:: Extracted data ::
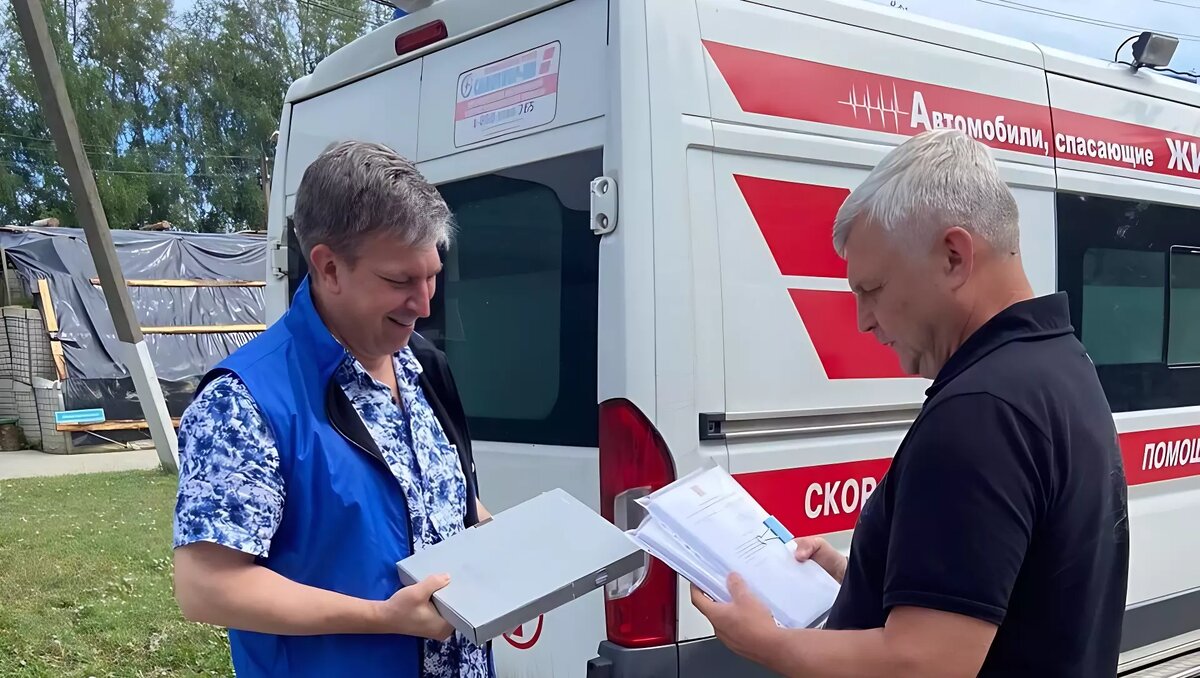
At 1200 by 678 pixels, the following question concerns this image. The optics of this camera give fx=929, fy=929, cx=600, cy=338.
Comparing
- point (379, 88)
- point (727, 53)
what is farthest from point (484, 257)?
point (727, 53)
:::
:: Extracted data ::
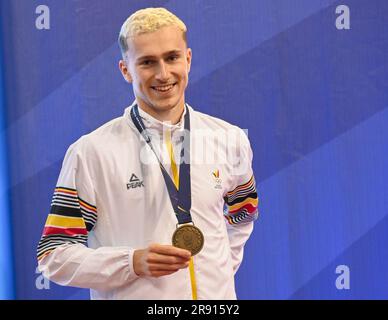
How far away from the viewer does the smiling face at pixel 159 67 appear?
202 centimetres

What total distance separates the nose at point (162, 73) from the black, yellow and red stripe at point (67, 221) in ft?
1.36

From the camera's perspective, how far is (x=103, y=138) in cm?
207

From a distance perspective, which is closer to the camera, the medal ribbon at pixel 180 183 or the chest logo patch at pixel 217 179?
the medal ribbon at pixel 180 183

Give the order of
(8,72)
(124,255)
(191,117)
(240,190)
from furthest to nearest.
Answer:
:::
Count the lines in the data above that contain the word "point". Give only the number.

5